What to work on — Every line from the line containing "In the picture, which" through the final line below is to be repeated exactly; no other line is.

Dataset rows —

※

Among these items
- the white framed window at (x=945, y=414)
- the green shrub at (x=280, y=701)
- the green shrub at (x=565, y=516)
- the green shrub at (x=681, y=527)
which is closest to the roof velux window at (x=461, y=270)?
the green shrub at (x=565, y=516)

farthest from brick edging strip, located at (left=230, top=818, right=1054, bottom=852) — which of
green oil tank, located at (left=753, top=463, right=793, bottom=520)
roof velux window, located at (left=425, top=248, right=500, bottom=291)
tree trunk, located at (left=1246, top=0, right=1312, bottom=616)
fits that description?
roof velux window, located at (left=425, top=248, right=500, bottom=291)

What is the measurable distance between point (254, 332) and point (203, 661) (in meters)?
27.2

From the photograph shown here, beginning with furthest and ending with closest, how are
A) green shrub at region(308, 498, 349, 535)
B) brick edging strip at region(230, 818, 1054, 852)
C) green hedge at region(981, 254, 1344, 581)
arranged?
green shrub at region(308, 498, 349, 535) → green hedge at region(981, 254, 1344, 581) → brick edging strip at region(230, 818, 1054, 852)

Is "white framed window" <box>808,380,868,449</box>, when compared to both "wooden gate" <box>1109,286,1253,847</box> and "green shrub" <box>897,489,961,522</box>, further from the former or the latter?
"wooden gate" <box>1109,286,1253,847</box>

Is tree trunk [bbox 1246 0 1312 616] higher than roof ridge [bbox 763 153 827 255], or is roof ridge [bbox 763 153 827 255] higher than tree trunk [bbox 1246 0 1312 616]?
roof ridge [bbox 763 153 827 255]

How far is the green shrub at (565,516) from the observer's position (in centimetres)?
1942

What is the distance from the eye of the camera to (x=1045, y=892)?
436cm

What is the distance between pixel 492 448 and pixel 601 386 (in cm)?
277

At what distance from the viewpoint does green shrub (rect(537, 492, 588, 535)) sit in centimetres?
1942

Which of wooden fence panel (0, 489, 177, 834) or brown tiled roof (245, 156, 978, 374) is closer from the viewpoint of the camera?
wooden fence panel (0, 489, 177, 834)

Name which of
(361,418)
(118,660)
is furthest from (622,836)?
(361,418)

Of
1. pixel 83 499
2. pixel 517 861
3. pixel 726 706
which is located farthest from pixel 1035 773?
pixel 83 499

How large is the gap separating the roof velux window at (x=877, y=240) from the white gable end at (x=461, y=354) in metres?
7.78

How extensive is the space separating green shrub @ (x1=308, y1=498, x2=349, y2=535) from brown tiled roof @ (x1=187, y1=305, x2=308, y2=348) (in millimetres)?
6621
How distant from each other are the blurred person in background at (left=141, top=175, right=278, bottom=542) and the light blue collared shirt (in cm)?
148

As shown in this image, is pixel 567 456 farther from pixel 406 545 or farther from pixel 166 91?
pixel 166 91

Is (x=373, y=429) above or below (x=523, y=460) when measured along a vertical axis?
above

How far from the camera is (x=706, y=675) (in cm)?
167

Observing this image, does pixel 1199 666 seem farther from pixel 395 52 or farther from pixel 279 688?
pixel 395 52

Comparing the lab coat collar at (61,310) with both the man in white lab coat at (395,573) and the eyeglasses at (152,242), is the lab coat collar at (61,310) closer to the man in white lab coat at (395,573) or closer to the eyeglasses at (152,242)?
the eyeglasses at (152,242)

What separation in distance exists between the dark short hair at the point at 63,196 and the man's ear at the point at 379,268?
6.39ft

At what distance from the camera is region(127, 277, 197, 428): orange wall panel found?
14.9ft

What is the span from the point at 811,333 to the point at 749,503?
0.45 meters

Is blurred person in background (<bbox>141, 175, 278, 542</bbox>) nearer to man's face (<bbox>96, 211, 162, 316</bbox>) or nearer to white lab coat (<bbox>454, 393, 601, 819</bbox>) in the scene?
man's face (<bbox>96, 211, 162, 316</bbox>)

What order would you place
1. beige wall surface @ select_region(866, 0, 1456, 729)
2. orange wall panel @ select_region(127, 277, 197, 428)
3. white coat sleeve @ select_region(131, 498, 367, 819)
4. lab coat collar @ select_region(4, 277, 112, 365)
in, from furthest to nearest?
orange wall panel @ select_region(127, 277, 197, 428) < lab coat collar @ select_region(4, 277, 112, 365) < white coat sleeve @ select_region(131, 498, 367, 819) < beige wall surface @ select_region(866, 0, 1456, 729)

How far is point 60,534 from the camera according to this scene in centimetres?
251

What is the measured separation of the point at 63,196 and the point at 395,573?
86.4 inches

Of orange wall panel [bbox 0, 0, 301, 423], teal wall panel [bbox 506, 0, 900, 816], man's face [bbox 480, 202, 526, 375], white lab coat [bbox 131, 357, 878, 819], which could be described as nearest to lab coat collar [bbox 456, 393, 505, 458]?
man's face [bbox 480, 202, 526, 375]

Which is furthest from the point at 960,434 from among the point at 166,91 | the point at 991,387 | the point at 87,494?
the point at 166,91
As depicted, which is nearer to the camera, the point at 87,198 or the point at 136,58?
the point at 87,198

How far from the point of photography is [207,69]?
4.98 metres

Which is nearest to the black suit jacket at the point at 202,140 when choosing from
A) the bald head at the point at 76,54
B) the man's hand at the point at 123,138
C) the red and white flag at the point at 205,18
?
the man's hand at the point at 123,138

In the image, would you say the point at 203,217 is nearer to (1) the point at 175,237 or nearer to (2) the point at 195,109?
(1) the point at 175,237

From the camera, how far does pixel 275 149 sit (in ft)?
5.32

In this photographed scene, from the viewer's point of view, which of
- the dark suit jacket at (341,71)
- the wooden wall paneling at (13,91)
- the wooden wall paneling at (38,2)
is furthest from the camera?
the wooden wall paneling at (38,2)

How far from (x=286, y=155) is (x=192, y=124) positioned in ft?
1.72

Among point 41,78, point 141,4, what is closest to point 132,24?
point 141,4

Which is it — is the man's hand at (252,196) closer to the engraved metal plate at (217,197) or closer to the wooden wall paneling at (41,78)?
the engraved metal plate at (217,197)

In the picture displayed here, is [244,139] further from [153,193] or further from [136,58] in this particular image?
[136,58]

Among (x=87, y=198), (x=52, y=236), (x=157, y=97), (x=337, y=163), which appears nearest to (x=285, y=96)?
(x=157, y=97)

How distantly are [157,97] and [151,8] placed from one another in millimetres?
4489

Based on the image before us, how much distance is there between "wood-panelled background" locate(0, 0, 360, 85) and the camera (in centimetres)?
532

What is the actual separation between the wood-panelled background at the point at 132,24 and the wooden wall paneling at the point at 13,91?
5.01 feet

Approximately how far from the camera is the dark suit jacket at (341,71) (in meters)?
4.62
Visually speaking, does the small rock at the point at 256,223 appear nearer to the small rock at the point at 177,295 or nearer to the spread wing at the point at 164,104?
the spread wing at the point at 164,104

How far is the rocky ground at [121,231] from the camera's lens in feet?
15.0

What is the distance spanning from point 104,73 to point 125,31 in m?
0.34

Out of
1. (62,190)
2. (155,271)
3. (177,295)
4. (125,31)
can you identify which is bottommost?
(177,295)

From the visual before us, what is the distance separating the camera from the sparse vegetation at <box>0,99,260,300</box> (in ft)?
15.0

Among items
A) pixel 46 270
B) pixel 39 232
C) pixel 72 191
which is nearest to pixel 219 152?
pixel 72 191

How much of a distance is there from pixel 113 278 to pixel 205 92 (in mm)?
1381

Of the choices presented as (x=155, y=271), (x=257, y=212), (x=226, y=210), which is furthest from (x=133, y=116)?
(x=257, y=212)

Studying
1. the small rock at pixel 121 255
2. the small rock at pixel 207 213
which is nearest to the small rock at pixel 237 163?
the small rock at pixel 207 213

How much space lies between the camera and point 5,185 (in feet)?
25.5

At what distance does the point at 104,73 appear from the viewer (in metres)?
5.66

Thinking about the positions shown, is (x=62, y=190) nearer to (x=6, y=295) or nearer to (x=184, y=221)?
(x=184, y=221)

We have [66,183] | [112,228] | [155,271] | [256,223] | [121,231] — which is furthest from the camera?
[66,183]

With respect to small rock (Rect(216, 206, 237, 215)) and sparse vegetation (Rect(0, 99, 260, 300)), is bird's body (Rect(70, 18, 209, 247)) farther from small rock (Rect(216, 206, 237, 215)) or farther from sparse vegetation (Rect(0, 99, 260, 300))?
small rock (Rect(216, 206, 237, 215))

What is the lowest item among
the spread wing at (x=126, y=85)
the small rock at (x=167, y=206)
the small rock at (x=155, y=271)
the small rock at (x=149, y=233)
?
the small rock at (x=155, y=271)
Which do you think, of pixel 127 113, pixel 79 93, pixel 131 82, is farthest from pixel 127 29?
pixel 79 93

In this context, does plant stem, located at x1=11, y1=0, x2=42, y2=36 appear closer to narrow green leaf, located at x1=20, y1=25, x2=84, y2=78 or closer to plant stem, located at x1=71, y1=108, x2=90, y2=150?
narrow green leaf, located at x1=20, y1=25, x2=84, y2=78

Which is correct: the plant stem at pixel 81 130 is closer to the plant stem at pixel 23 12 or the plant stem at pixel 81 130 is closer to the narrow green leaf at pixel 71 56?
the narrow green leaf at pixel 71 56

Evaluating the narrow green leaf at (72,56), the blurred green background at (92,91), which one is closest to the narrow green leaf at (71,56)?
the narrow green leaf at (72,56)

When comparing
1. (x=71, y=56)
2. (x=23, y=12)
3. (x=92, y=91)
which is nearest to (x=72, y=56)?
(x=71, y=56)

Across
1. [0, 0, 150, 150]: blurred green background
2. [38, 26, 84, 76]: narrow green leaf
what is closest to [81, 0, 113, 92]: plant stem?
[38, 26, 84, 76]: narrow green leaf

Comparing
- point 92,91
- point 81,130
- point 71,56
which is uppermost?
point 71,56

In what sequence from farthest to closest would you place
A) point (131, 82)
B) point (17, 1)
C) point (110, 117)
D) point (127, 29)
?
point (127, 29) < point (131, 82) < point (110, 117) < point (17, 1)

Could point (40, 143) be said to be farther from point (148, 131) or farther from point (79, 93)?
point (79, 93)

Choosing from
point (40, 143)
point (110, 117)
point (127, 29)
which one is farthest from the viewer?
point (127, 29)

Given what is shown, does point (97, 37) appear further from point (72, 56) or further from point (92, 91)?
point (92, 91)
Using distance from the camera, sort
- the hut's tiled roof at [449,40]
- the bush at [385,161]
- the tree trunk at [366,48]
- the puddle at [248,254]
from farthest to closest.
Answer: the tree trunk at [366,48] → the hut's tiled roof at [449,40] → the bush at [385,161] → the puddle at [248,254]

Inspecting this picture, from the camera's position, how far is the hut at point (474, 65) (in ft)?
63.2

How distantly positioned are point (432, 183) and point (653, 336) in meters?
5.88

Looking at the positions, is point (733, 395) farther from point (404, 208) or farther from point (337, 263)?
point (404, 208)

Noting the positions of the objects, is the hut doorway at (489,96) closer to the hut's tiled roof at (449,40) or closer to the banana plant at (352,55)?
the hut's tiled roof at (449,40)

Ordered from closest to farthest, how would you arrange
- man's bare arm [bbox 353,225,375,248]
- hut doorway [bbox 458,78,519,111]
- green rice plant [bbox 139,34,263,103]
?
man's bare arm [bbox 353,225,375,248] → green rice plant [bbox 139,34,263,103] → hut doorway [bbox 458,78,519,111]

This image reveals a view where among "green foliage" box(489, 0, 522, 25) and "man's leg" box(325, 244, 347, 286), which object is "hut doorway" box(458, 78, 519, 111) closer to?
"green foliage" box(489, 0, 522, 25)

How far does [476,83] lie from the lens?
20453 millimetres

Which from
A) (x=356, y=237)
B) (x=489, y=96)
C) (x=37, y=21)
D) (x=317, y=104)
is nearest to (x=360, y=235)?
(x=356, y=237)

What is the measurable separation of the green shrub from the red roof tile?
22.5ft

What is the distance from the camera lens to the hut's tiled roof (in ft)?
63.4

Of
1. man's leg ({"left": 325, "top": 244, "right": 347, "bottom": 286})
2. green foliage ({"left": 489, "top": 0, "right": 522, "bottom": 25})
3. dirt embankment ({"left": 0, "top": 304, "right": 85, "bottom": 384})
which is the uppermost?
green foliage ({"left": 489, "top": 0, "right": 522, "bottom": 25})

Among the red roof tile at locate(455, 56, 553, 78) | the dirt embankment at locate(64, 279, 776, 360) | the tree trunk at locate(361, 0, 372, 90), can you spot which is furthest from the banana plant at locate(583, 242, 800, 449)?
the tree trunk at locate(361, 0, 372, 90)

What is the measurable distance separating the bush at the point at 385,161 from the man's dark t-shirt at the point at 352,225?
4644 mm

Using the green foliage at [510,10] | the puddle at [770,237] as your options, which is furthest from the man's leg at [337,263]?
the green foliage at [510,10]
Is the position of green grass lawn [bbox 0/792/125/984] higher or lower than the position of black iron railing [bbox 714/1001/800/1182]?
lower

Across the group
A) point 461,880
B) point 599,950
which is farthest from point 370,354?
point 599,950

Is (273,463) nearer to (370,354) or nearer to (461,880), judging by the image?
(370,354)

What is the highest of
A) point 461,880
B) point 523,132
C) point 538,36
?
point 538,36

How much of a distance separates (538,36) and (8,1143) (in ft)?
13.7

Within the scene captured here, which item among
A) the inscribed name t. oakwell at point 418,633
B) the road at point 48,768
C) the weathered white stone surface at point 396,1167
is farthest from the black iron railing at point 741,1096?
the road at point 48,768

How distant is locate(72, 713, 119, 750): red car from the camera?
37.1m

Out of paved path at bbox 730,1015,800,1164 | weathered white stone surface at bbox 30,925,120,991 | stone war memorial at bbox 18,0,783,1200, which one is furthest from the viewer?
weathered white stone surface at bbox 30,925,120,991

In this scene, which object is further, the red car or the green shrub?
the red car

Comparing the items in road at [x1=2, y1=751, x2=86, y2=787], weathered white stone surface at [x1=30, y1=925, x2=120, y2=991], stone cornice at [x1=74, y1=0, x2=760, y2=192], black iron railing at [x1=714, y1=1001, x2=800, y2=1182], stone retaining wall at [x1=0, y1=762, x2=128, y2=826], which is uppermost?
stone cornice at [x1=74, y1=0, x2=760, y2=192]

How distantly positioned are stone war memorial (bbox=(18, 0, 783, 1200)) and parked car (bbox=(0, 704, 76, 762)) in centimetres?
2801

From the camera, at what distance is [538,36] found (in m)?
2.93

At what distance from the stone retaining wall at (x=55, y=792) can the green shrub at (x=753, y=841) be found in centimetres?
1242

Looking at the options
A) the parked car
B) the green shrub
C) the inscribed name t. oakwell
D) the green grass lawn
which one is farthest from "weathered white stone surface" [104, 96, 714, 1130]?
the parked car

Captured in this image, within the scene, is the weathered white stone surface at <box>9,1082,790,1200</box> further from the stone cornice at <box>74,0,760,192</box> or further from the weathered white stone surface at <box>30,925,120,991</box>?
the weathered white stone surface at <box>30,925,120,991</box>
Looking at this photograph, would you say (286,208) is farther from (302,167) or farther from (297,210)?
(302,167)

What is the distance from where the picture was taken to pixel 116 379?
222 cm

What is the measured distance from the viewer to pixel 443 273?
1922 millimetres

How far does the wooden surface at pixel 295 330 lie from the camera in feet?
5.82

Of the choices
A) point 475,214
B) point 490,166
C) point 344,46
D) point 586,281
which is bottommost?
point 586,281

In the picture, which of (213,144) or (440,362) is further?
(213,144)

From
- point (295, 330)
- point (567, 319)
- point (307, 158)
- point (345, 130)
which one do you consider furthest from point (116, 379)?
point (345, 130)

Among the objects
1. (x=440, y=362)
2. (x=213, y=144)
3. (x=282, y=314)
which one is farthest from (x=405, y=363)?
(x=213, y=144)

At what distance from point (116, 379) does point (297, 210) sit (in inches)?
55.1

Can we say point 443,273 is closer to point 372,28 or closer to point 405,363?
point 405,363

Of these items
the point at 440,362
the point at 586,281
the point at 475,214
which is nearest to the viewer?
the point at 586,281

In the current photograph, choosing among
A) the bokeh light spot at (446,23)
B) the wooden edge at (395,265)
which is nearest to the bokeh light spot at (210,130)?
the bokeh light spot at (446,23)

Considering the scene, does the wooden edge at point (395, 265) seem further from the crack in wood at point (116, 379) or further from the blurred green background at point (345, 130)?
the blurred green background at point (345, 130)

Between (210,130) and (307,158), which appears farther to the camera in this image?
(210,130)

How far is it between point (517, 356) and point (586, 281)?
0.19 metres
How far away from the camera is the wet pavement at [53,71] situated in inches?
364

※

Task solution —
In the picture, which of (213,144) or (440,362) is further?
(213,144)

From
- point (295, 330)
- point (567, 319)
- point (307, 158)
- point (345, 130)
which one do you consider furthest from point (116, 379)?
point (345, 130)

Among the objects
1. (x=440, y=362)
2. (x=213, y=144)
3. (x=282, y=314)
which one is farthest from (x=405, y=363)?
(x=213, y=144)

At what distance from point (116, 379) does point (297, 210) sit (in inches)?
55.1

Can we say point 443,273 is closer to point 372,28 or closer to point 405,363?
point 405,363

Of these items
the point at 440,362
the point at 586,281
the point at 475,214
which is nearest to the viewer?
the point at 586,281

In the current photograph, choosing among
A) the bokeh light spot at (446,23)
B) the wooden edge at (395,265)
which is nearest to the bokeh light spot at (210,130)?
the bokeh light spot at (446,23)

Considering the scene, does the wooden edge at point (395, 265) seem further from the crack in wood at point (116, 379) or further from the blurred green background at point (345, 130)?
the blurred green background at point (345, 130)

Between (210,130) and (307,158), which appears farther to the camera in this image?
(210,130)

How far is it between point (517, 356) and point (586, 281)?
0.19 metres
How far away from the camera is the wet pavement at [53,71] situated in inches?
364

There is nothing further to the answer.